### DOCUMENT EXCERPT ###
I want to be like a tree.

Something that has stood out to me this week is that when people get together there’s a lot of gossiping. I think it’s because they aren’t comfortable having deeper, more intimate conversations. It’s a way of relating and making them feel close or connected, but in a very unhealthy way. I know America isn’t any different, we have the same issues with this, but it’s more obvious when you are an observer.

The South Africans are very private. The friend I am staying with, it took her almost an entire week to open up and be vulnerable with me. She said that she worried that I would tell others about what she shared and that I would think differently of her. By the way, their attempt at English makes me smile. She said, “Kristen, you don’t understand, I am naked in front of you!” After she shared her heart with me and cried about her hardships, I asked her how she felt. She said, “I feel freedom, like a bird.” After our mission group left in March she described how she felt as, “I died inside myself when you people left. I’ve had shortness of love.”

In their culture going to therapy is a negative thing. I have felt very privileged that some have trusted me enough to schedule therapy appointments while I am here. Due to the language barrier, our sessions take double the length of time. They have been keeping me very busy!

There is such a difficult balance between having the freedom to openly express yourself with someone close and participating in gossip. I think the focus should be on our heart posture. Our words have the power to speak life and death.

Proverbs 18:21, “Death and life are in the power of the tongue, and those who love it and indulge it will eat its fruit and bear the consequences of their words.”

What comes out of our mouth reflects what our heart looks like. When we are speaking negatively about others there is usually anger, bitterness, pride, envy, judgment, etc. So what does that say about me? Instead of focusing on what someone else is doing or saying that I don’t like, I need to be more concerned with what it stirs inside of me. Take that to God so that my mind and my heart can be transformed.

“Blessed is the one who does not walk in step with the wicked or stand in the way that sinners take or sit in the company of mockers, but whose delight is in the law of the Lord, and who meditates on His law day and night.
### RAW DATA ###
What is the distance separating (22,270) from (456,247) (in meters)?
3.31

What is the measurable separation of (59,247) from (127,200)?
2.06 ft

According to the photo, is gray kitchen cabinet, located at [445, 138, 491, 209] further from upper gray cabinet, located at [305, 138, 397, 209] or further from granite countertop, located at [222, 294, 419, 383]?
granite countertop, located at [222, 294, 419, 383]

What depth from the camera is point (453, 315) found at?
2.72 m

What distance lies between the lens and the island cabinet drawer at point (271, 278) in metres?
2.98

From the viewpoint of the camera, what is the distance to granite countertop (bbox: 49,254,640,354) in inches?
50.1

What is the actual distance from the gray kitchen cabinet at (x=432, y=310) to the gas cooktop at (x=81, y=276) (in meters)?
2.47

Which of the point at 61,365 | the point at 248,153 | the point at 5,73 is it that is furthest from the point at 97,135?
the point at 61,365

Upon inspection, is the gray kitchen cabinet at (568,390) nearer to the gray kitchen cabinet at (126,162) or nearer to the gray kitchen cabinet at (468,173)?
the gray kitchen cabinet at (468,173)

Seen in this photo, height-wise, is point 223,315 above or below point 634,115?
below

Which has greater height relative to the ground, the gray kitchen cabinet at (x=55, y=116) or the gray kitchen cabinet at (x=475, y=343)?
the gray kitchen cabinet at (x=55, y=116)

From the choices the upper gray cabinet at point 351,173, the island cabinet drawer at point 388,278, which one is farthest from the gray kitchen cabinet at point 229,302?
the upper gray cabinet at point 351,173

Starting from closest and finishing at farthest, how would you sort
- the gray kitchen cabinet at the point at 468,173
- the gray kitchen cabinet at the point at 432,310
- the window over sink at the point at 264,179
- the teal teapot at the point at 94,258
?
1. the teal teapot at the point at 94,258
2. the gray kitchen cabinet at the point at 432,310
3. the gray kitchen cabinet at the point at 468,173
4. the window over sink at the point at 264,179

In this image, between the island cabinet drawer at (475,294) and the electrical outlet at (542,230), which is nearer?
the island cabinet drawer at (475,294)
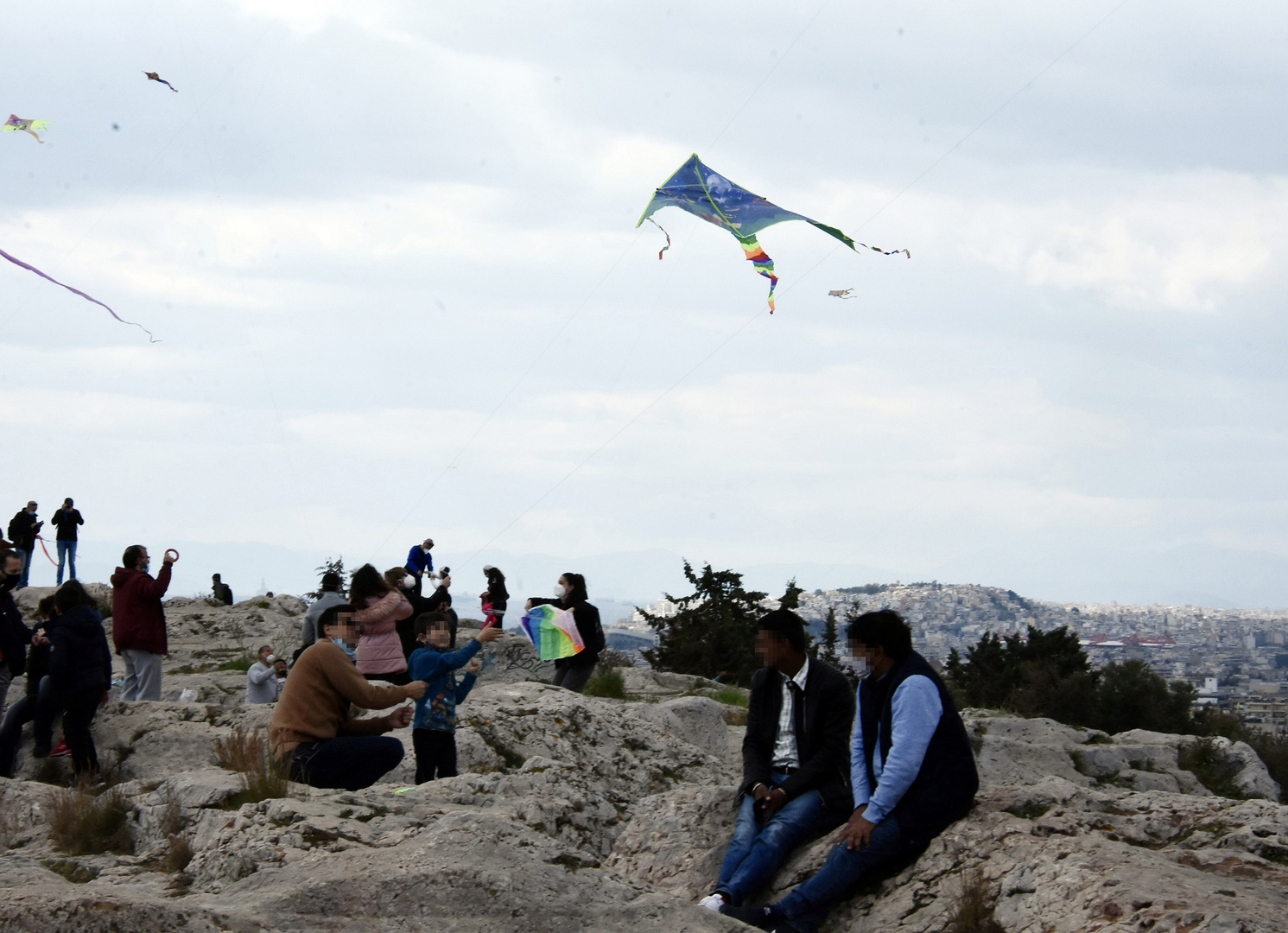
###
HOW TO COMPLETE THIS TASK: Pick up the reflection on gossip and heart posture after its last sentence and continue it.

WRITTEN ANSWER:
That person is like a tree planted by streams of water, which yields its fruit in season
and whose leaf does not wither— whatever they do prospers. Not so the wicked! They are like chaff that the wind blows away.” Psalm 1:1-4

I love Psalm 1. I usually focus on verses 2 and 3 but today verse 1 stood out to me. The blessing we relieve is a greater maturity in our faith. This happens by us choosing not to join in with “mockers”, being mindful of who we are spending time in the company of.

I want to speak life into people. I want people to feel God’s love and feel lighter and more at peace in my presence. The way for me to be this way is by “meditating day and night” on His word.

The Bible study I attended last night here was on Romans 12:2, which I have tattooed on my arm and down my side, not conforming to this world but transforming by the renewing of our mind.

The root word, “form”, is the same. It means to change. Change is inevitable. “Con” means to go “with”, while “trans” means across or on the other side of. I have the options to change by going along or with the people and world around me, or by crossing over into someone brand new. Who I was before into who I have become. The difference is, what is creating the change, what we are surrounding ourselves with, what we are letting influence us.

I want to be more like God. I want to bear good fruit. I want my character to be more aligned with His. I don’t want to be like the chaff, in Psalm 1:4, which is discarded during the harvest and is useless.

I am excited for another day of therapy sessions and quality time with the South Africans. I am learning so much about their culture but at the same time learning so much about myself.